Es que en las últimas semanas el nombre del empresario dueño de la Tabacalera Sarandí, fue puesto en el foco por su presión sobre algunos diputados nacionales para que se elimine el capítulo que pretendía aumentar el gravamen sobre los cigarrillos, dentro de la nueva Ley Ómnibus que el oficialismo pretende sancionar.

De hecho, fue el propio presidente Javier Milei quien en las redes sociales, apuntó contra quien denominó como el Señor del Tabaco, por hacer lobby dentro del Congreso y hacer caer la primigenia Ley Bases. Exhibiendo el poder y los negociados oscuros del empresario.

Evasión impositiva, competencia desleal y presión sobre la Ley Bases: la red de influencia del “Señor del tabaco”

Ante tanta exposición pública, Otero utilizó sus contactos dentro de los medios de comunicación para hacer un descargo, que en realidad no hace más que exhibir lo espurio de su negocio. Es que su firma que domina más del 40% del mercado de cigarrillos, gracias a sus precios bajos, lo que fue denunciado como competencia desleal, por parte de las demás empresas del sector, no paga un impuesto clave que cuesta al Estado unos 200 millones de pesos en recaudación.

“El no pago del impuesto mínimo se sustenta en las sentencias dictadas por el Poder Judicial, que lo han declarado inconstitucional”, sostuvo en la misiva Otero, quien justifica su accionar al indicar que Tabacalera Sarandí es una pyme, que factura más de 700 millones de pesos al año.

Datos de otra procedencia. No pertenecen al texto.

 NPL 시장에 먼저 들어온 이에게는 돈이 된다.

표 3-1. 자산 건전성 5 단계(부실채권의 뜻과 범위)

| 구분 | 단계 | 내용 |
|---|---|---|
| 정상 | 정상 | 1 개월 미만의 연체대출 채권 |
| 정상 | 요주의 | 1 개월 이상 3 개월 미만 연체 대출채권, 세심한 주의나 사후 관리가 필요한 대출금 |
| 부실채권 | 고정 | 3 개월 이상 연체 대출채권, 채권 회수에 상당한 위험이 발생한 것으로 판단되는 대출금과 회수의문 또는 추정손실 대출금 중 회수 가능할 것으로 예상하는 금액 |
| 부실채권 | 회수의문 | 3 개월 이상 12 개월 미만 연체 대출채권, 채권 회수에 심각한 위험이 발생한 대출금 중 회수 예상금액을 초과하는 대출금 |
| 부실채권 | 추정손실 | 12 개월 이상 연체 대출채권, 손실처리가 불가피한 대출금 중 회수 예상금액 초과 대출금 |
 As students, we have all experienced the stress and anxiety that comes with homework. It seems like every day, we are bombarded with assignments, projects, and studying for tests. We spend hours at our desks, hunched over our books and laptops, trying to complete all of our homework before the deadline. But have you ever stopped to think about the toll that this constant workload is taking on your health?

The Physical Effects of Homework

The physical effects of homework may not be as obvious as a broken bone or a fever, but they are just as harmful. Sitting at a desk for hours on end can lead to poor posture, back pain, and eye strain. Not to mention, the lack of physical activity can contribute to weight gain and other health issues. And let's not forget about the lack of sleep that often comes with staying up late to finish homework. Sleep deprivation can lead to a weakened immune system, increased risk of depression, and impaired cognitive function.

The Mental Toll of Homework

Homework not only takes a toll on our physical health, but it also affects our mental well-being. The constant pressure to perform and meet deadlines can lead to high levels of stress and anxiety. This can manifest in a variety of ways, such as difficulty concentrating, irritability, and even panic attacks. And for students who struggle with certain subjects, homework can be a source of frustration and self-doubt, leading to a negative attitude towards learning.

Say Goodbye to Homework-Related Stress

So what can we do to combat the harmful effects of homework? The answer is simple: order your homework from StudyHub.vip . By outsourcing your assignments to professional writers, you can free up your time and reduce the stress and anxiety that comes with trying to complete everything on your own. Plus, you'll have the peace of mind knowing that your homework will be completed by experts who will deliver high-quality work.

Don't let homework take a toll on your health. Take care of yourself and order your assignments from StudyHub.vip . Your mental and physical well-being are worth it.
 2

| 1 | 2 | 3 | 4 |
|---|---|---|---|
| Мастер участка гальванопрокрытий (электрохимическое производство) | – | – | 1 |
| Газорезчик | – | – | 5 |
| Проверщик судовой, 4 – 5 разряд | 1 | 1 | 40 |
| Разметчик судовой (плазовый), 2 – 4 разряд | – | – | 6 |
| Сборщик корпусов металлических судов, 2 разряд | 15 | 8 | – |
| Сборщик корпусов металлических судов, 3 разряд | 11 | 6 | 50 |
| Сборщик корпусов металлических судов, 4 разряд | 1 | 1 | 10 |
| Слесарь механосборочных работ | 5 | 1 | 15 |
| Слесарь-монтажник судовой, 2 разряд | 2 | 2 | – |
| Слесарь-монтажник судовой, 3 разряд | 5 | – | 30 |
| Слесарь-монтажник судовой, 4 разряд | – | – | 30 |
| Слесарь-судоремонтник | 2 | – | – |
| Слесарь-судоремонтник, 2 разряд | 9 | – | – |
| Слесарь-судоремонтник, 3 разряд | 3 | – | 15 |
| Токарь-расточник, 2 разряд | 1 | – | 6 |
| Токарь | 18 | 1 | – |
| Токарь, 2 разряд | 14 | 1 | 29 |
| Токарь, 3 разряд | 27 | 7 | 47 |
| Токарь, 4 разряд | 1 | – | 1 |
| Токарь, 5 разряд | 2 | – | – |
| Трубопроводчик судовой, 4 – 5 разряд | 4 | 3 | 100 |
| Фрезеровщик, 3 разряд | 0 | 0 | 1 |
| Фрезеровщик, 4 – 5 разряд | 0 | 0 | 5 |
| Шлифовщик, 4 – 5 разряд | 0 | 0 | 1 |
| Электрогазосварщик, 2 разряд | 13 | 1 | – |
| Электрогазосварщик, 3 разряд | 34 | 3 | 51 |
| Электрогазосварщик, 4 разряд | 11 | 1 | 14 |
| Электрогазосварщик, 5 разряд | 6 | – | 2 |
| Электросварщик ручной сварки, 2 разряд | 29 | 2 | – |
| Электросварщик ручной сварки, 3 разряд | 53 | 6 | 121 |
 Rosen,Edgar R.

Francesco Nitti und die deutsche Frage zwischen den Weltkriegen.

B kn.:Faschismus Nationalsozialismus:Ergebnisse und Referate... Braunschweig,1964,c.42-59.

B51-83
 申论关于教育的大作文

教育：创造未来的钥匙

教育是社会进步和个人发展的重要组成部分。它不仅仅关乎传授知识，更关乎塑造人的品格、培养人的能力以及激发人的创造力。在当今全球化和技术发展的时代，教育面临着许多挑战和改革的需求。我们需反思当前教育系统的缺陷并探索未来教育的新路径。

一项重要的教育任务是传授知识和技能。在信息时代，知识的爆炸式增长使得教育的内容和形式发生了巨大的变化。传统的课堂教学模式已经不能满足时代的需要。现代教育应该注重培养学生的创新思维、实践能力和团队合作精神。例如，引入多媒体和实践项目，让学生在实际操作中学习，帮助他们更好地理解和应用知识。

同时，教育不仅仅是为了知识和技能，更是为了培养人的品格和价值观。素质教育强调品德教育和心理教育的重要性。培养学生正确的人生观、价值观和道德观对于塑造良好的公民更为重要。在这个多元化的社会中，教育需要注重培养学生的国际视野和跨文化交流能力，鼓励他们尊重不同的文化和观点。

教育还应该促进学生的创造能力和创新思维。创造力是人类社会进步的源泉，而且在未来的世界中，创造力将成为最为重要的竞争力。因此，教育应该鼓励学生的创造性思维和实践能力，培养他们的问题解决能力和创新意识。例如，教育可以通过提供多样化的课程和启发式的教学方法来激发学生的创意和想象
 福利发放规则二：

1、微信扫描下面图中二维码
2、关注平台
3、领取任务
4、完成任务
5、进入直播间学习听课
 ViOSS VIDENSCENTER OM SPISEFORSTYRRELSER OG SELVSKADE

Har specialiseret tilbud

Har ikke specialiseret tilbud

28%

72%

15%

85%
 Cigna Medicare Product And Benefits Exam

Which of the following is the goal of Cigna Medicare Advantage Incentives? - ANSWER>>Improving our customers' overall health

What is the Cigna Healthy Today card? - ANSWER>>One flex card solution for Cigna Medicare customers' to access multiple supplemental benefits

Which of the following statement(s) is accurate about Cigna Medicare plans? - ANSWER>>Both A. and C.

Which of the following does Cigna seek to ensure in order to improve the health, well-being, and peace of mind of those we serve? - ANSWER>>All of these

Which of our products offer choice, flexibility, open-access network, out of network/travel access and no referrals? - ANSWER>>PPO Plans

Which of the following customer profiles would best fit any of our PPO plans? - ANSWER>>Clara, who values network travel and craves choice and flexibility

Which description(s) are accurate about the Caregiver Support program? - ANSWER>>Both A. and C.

La trampa está en que la compañía declara ante AFIP sus productos a precio mucho más bajo que el del real en el mercado, por ejemplo su línea de cigarrillos Red Point figura en su resumen fiscal a un valor de 625 pesos, Master a $568 y Kiel $525. Pero el verdadero precio de venta ronda los 1.000 a 1.200 pesos en los kioscos. Por lo que la empresa paga impuestos un 50% menos del precio de venta al público, evadiendo unos 200 millones de pesos anuales ante el ente fiscal.

“El señor del tabaco”: maneja el 45% del mercado de cigarrillos y amenaza a un periodista

De este modo, la tabacalera de Otero se convirtió en la que domina el mercado en menos de cinco años, pasó de tener un 5% del negocio a más del 40%. Lo que representa para el fisco una “pérdida de recaudación acumulada de 5.823 millones de dólares entre los años 2018 y 2023”, según un informe de la consultora Abeceb del año pasado.

La justificación para la evasión de Otero es que el impuesto mínimo afecta a las pymes en su competencia contra las grandes tabacaleras y al considerar a su firma como una pequeña industria, a pesar del volumen de ventas y producción que maneja, se le permite no abonar el total de los impuestos.

De hecho, el planteo en la nueva Ley Bases que el oficialismo pretendía era el de aumentar el gravamen sobre los cigarrillos del 70 al 73% incluyendo el pago del IVA, bienes personales y los fondos a las provincias productoras. Sin embargo el artículo cayó dentro de la Cámara baja de la mano de los diputados Carlos Castagneto de Unión por la Patria, Cristina Ritondo del PRO y Carlos Zapata de La libertad Avanza, quienes hicieron lo posible para eliminar el punto normativo que desfavorecía a Otero.